There’s a whole minefield waiting out there. If you let it get the better of you, you’ll stay frozen in one spot. You’ll feel unable to move for fear of accidentally bruising someone’s fragile ego. You’ll worry that you might inadvertently cross the arbitrary border of good taste. You’ll live in fear of offending your audience’s ancestors, their countrymen, their workmates, their families or their pets.
The sad truth for all of you play-it-as-it-lies, shoot-from-the-hip, talk-first-think-second kind of guys is that it’s really easy to put your foot in it without knowing it. How easy?
In some cultures, slurping your food is regarded as an unsavoury (yep, a pun) sign of poor breeding. In others, it indicates your enjoyment of your meal. In some places, putting your feet up might indicate that you’re totally at ease. In others, showing the soles of your feet or shoes to another is a big no-no. In some countries, leaving food on your plate suggests you didn’t enjoy the meal.
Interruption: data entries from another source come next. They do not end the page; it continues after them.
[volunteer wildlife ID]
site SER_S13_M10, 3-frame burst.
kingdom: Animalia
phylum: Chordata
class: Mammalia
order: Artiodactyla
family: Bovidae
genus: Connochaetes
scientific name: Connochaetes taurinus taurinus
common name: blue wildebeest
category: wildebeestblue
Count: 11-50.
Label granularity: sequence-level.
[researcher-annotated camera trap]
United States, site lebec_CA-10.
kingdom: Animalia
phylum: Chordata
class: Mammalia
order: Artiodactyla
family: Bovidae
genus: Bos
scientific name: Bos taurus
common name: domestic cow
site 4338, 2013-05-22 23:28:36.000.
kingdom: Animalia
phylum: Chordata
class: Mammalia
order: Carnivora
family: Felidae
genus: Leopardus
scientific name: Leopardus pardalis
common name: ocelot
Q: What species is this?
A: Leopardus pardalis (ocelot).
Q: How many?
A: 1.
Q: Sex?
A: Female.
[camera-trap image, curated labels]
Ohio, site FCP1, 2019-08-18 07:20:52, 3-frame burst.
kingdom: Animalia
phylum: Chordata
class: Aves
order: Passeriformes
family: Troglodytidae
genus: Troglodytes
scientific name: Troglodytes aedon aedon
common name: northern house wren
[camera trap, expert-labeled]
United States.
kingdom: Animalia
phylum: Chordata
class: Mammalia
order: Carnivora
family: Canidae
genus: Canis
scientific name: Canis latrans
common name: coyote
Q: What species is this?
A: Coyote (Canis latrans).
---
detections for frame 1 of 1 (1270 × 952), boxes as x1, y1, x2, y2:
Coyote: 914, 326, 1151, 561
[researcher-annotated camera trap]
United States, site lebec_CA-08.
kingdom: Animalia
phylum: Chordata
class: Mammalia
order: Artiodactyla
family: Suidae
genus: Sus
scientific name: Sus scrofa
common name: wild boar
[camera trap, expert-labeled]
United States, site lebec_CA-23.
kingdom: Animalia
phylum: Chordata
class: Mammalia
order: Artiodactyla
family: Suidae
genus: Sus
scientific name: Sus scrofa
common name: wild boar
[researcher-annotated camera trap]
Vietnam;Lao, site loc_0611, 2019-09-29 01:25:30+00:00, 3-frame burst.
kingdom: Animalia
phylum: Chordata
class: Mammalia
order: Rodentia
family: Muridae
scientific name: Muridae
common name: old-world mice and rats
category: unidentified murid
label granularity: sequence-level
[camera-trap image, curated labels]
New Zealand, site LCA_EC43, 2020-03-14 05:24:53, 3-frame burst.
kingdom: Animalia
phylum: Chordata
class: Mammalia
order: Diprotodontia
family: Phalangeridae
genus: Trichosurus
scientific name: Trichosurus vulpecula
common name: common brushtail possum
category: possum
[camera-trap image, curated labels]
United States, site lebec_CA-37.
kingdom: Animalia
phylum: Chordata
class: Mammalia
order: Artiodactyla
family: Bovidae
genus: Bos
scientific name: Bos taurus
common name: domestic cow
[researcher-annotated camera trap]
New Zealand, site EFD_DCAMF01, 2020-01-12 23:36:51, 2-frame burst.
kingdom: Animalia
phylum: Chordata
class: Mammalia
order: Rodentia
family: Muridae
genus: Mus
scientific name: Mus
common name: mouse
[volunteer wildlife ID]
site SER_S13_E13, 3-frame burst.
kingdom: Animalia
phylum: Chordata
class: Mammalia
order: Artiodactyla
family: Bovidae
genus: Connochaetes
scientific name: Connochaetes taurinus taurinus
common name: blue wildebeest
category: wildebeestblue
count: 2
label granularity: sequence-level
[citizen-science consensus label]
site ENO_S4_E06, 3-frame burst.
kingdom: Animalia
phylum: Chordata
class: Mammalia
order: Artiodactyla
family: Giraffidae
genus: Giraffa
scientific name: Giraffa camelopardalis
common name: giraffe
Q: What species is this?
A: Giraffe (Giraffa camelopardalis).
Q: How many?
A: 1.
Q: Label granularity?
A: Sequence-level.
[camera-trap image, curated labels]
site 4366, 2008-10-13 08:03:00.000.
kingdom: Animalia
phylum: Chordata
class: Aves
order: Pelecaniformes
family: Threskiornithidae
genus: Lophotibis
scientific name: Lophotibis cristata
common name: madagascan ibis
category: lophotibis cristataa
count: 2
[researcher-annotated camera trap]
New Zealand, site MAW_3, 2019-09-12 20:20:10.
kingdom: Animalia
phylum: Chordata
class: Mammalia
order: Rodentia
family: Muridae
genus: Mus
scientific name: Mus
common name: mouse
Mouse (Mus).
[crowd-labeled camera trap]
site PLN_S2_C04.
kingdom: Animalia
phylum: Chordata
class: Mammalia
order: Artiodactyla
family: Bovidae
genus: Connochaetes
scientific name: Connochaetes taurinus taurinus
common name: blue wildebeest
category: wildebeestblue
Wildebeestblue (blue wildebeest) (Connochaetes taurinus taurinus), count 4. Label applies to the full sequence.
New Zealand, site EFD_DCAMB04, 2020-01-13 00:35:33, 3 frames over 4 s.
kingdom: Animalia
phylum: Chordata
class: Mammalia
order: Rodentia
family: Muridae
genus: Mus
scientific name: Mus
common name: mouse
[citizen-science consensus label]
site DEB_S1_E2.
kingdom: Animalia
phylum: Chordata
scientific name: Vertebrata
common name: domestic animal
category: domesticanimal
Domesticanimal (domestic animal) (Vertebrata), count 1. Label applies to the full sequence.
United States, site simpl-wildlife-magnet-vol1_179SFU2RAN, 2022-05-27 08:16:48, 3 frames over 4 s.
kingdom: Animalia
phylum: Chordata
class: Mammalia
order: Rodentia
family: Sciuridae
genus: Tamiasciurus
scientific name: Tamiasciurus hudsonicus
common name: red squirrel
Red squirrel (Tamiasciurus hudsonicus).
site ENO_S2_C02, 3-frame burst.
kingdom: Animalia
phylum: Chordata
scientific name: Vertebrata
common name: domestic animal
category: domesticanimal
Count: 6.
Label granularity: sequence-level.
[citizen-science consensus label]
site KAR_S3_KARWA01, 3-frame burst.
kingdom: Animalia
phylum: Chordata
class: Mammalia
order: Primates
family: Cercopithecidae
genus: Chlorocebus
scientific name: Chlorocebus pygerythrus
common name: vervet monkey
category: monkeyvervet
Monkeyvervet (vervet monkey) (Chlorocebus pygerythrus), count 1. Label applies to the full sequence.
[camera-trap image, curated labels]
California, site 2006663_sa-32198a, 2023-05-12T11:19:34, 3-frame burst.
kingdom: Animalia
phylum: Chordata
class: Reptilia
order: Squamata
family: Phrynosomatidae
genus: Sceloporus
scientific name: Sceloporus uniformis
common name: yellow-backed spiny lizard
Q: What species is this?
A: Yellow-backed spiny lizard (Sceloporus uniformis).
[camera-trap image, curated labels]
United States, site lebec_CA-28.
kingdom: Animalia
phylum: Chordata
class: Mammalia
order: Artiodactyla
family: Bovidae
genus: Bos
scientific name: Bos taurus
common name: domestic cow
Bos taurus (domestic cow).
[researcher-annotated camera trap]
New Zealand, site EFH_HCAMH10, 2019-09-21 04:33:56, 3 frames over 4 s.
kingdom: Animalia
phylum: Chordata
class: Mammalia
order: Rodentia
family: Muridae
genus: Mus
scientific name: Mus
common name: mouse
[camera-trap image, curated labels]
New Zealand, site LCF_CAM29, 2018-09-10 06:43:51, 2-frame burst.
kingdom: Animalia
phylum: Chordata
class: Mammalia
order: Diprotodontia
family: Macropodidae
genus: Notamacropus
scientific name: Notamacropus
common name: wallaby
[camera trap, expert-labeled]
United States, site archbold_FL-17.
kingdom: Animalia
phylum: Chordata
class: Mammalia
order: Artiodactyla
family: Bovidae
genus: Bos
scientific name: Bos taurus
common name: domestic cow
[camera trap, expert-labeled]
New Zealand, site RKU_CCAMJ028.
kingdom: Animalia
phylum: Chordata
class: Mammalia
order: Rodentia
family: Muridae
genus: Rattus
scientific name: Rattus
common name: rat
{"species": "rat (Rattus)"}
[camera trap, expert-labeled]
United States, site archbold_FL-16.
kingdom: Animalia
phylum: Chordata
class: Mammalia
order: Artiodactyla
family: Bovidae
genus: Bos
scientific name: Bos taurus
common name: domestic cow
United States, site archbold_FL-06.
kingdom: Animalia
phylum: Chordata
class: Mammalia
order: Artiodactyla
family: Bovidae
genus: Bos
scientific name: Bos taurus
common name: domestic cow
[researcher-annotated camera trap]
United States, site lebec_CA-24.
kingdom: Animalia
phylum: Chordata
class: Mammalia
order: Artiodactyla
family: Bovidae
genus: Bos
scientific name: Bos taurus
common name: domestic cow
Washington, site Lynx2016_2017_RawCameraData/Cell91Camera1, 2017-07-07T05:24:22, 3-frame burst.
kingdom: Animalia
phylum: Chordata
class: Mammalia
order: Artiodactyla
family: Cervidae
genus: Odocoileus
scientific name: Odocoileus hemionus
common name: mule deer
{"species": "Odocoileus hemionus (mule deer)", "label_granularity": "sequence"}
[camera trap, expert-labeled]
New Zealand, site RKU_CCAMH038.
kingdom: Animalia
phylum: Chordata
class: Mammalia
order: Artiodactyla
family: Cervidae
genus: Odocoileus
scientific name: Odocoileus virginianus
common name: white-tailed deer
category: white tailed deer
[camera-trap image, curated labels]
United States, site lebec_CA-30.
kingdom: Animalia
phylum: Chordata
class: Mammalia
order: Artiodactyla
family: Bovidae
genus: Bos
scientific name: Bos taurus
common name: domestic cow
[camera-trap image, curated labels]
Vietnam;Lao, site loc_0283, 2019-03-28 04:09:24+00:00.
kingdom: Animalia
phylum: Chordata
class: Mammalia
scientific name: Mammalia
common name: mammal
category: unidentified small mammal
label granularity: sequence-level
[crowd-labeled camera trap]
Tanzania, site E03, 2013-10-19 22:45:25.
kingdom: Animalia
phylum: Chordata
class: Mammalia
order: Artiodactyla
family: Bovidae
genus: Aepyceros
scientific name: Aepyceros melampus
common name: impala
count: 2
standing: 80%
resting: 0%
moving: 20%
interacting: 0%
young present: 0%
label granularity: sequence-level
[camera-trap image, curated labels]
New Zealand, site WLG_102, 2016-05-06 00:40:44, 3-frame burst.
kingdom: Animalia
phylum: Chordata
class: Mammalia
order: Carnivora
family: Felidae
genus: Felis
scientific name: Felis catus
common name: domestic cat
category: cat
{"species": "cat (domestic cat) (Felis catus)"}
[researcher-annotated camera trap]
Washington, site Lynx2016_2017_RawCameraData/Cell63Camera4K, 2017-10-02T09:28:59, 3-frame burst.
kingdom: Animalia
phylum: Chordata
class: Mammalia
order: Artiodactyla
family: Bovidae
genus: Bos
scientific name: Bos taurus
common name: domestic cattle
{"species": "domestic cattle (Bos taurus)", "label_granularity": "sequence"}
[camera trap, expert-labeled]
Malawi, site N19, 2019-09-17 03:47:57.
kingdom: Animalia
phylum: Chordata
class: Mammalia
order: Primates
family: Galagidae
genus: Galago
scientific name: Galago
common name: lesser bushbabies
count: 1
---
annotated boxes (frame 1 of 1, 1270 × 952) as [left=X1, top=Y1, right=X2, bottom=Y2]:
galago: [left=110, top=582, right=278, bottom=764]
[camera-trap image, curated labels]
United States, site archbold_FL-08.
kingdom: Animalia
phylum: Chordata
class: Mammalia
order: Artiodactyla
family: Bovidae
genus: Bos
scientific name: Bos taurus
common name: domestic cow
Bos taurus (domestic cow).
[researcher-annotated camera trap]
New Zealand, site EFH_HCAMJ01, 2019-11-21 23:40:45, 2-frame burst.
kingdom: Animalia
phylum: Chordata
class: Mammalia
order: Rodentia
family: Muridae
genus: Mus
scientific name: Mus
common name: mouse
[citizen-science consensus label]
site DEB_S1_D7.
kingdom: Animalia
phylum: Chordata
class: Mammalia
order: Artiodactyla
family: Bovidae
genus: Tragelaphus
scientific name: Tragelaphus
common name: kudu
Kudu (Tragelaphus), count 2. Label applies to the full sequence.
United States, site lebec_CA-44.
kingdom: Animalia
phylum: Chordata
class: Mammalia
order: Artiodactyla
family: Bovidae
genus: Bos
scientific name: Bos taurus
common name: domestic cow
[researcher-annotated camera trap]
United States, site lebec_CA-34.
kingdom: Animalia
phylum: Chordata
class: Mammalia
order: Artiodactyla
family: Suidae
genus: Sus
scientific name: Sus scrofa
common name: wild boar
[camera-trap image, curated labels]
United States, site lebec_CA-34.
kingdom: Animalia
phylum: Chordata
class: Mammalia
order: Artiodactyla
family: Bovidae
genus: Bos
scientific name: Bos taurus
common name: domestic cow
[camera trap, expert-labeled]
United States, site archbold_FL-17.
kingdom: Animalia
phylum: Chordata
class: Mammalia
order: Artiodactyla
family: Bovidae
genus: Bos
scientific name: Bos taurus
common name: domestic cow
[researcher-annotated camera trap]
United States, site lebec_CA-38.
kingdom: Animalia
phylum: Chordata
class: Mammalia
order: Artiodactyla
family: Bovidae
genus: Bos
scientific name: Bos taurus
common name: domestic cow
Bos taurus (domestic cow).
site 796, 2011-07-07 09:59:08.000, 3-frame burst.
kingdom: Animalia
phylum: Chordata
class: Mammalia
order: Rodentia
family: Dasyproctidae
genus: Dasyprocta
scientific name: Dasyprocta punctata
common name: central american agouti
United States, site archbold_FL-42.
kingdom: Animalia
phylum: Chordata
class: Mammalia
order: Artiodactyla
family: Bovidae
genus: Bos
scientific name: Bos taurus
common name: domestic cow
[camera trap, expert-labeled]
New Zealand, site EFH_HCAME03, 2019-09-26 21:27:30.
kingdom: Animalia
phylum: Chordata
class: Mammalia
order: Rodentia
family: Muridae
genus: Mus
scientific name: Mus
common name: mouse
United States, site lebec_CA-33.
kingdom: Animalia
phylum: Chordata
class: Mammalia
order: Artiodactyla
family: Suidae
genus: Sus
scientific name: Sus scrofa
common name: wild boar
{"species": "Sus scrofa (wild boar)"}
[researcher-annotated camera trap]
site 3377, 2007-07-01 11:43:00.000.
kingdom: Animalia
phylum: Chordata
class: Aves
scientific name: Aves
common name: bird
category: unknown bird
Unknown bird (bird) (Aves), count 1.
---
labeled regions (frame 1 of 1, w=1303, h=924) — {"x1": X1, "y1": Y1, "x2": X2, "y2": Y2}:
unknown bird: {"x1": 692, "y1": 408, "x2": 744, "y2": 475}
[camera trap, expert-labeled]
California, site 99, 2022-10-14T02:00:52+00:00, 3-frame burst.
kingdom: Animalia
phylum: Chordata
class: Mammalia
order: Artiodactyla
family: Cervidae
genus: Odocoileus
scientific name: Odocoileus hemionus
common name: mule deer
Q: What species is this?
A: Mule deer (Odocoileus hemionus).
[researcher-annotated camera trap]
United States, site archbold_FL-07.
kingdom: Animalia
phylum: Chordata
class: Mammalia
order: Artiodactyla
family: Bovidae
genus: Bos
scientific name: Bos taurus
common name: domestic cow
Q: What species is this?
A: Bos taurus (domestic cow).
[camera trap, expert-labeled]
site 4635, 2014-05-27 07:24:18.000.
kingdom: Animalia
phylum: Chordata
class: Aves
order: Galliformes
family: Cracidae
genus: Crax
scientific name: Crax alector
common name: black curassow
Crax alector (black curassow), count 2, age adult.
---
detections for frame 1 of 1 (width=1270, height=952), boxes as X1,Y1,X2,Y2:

In others, it signals to the host that you have eaten sufficient.
See what I mean? It would take a lifetime to learn all of these. Years and years of extracurricular anthropology or sociology study. Of course, that’s not for you.
You have a life to get on with, a business to run. Surely you shouldn’t be expected to worry about who’s going to be offended by anything you do or say. Surely not.